Optimizing LLM Inference with vLLM
vLLM is the most popular open-source engine for high-performance LLM inference. Its key innovation is PagedAttention: managing the key-value cache similar to OS virtual memory, eliminating fragmentation and increasing throughput by 15-24x compared to a naive implementation.
Why Standard HuggingFace Transformers Are Insufficient
HF transformers are good for experiments, bad for production:
- Each request is processed independently - no batching of requests
- The KV cache is stored entirely for each sequence - VRAM is used inefficiently
- No prefill/decode separation
- Throughput: ~10–50 tokens/sec per request
vLLM on the same GPUs: 500–2000 tokens/sec via concurrent batching.
Basic vLLM deployment
# Установка
pip install vllm
# Запуск сервера (OpenAI-совместимый API)

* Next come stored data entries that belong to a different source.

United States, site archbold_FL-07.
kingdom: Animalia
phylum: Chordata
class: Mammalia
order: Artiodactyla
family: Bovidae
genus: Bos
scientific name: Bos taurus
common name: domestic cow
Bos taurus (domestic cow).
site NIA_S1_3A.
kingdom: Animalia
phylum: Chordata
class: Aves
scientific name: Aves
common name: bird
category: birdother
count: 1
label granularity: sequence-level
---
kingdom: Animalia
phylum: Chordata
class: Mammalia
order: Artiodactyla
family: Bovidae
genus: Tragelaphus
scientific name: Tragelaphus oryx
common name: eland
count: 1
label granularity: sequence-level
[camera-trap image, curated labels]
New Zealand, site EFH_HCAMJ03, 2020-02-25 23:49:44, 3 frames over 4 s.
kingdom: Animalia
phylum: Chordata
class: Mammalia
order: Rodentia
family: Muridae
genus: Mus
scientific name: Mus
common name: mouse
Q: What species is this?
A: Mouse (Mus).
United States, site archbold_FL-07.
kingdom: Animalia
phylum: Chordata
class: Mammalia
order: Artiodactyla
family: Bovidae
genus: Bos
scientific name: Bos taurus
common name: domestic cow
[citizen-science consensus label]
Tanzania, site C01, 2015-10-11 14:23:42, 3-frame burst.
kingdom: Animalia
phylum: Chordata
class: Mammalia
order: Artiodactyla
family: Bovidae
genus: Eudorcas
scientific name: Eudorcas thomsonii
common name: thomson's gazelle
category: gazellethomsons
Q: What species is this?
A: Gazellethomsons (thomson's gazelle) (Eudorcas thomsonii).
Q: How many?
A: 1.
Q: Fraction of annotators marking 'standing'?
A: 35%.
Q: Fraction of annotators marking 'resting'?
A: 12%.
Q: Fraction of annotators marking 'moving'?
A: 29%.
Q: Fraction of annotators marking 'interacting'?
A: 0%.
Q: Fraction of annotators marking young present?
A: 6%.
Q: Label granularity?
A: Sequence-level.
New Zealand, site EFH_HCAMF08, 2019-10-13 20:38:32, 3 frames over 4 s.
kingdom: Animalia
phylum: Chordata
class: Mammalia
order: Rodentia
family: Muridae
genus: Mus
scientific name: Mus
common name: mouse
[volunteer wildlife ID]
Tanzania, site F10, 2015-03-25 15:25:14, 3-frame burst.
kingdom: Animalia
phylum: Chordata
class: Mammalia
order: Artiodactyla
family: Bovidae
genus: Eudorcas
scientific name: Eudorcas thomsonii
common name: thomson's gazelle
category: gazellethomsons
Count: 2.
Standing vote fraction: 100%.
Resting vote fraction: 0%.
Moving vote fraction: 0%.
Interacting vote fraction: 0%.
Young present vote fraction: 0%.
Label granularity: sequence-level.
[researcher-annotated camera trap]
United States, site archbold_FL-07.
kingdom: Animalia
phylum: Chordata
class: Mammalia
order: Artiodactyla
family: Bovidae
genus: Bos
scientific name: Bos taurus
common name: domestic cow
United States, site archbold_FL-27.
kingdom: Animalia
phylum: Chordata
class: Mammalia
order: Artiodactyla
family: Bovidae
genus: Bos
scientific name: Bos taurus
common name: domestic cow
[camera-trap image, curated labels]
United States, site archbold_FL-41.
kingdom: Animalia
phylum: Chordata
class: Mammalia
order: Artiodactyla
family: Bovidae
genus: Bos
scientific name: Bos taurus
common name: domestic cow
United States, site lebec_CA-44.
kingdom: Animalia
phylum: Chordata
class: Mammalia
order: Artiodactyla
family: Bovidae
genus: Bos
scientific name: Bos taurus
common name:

python -m vllm.entrypoints.openai.api_server \
--model mistralai/Mistral-7B-Instruct-v0.3 \
--tensor-parallel-size 1 \ # для одной GPU
--max-model-len 8192 \
--max-num-seqs 256 \ # максимальный concurrent batch
--gpu-memory-utilization 0.90 \ # 90% VRAM для модели
--host 0.0.0.0 \
--port 8000
from openai import OpenAI
client = OpenAI(base_url="http://localhost:8000/v1", api_key="none")
response = client.chat.completions.create(
model="mistralai/Mistral-7B-Instruct-v0.3",
messages=[{"role": "user", "content": "Explain transformer attention"}],
max_tokens=500,
temperature=0.7
)
PagedAttention: How it works
Standard KV cache: a contiguous block of VRAM of the maximum length is allocated for each sequence. Fragmentation—up to 60% of memory is lost between sequences.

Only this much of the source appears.